As this year draws to a close and new one gets underway it’s a good time to take stock, assess where you’re at and whether you have moved on as a photographer or just sat in your comfort zone.
It’s very easy for all of us to find a formula or genre that works for us and just stick to it, ignoring all other styles of photography and sadly reaching a plateau of creativity.
I find myself struggling for inspiration at times, much the same as any creative person, it’s hard to keep the energy and creativity going all the time. I get stale, bored and tired.
What about you, ask yourself this simple question – Are you still shooting the same subjects in the same way as you did last year, or the year before?
If you answered yes, or maybe – and lets face it we all shoot to our strengths or inside our comfort zone. Then perhaps a little photographic self help is called for?

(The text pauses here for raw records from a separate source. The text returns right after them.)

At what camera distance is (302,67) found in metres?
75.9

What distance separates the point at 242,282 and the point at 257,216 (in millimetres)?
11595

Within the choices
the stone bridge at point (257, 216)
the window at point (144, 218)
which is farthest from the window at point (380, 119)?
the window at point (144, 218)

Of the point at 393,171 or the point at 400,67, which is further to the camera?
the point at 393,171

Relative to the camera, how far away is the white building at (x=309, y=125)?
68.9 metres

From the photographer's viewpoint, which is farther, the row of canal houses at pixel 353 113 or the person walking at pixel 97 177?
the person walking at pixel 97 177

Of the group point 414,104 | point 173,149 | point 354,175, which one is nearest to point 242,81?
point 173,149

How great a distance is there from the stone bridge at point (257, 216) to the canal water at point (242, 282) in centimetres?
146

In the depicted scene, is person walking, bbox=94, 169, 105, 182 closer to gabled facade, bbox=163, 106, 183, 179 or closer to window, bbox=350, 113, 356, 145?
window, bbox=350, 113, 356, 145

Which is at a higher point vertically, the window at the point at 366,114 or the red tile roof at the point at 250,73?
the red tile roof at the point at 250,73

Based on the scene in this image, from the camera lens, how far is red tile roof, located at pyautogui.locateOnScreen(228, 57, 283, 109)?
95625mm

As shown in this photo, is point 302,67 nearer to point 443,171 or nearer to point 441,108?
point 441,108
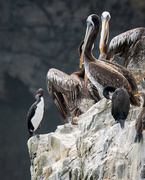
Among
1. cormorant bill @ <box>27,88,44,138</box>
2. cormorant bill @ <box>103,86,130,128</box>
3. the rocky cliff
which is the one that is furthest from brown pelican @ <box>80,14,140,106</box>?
cormorant bill @ <box>27,88,44,138</box>

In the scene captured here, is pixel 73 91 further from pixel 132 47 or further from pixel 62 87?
pixel 132 47

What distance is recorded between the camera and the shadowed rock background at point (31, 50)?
45.8 ft

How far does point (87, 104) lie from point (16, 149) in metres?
8.69

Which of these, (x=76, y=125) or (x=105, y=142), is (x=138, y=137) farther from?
(x=76, y=125)

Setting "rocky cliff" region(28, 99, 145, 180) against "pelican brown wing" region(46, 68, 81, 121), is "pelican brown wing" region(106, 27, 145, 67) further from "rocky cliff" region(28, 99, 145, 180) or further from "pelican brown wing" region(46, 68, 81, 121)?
"rocky cliff" region(28, 99, 145, 180)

I don’t do New Year’s resolutions as I normally fail by January 3rd, but I do set goals and challenges for myself. I never say I’m giving up this or that but I challenge myself to try something new. These challenges take the form of projects or workshops in different genres of photography that terrify me.
A project can be invigorating, challenging and frustrating but do it, even if you do just one in the year try it, you will be surprised at how a simple project can open your eyes further in your preferred genre of photography.

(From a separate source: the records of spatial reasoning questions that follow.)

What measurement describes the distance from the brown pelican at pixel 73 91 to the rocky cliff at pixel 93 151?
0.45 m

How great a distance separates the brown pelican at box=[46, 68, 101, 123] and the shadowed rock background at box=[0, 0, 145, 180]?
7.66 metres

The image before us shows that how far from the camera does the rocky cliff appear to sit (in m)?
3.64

If you challenge yourself in any aspect of your life you will get more out of it. By removing the security blanket and stepping outside of your comfort zone magic will happen, maybe not immediately but it will come, it always does. Try it, you won’t like it, it’ll feel like you are wearing your shoes on the wrong feet but you will benefit from it.

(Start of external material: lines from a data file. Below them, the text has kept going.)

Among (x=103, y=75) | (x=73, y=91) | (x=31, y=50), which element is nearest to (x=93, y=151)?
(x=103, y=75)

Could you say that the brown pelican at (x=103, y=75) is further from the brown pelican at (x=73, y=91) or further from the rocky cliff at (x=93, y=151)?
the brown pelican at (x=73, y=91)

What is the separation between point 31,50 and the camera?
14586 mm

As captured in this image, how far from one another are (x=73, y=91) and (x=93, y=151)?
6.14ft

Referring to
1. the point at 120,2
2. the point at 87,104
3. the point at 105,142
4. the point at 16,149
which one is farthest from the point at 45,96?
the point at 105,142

Now don’t think I’m talking about a 365, 52 or 12 shots a year project, I personally find those too much, and instead of inspiring me they have a negative effect on me.
I hate shooting people, street or portraits, it’s a confidence thing. So at the beginning of 2016 I vowed to myself that I would shoot a set of portraits to force myself into confronting my fear of talking to strangers and taking their picture.
I’ll freely admit that this idea had a few stalled starts and almost didn’t happen but I did get there in the end.
My project eventually actually came out of joke during a Light and Land workshop in Cuba, a street artist did a portrait of one of our clients, he gave her a few coins for the drawing. Shortly afterwards as a joke I took a picture of her skulking in a by a wall sketching her next victim, I printed the image from my Fujifilm X-T2 via my phone to my little Instax SP-2 printer – it produces an instant print, about the size of a credit card. The huge smile that crossed her face when I gave her the image really touched me and I knew that was how I would shoot my project.
For the next ten days or so I stopped interesting people took their portraits and then gave them prints, they instantly got excited and started showing their friends, the laughter and joy they all shared was incredibly inspiring and gave me the confidence to approach random strangers and shoot in a way I have never done before.
In a strange way it reinforced why I am a photographer, because i get great joy from taking pictures and sharing them with other people. Yes I pontificated over asking people – my Spanish is poor, my self confidence low, I always worry about being annoying or appearing rude. But somehow the anticipation of sharing those tiny photographs helped me overcome the fear.
Whatever project you choose the key is to set a challenge that tests you, however to make it a success set yourself some rules.
Be disciplined about the shoots. Perhaps write yourself a brief and list your ideas for it, imagine that you have to deliver the images to your worst critic – YOU!
If it goes wrong don’t give up, talk to other photographers you know, ask for their help if you are struggling. Also share your thoughts and fears with a friend in your club, perhaps make it a club challenge too, certainly it makes a great talking point.
Don’t worry if others don’t like it or understand your motivation for it, that really doesn’t matter, you don’t even need to share it with the world.
The most important thing to remember is that photography is fun, you should be able to look back admit (with hindsight) that you have enjoyed the challenge and improved as photographer.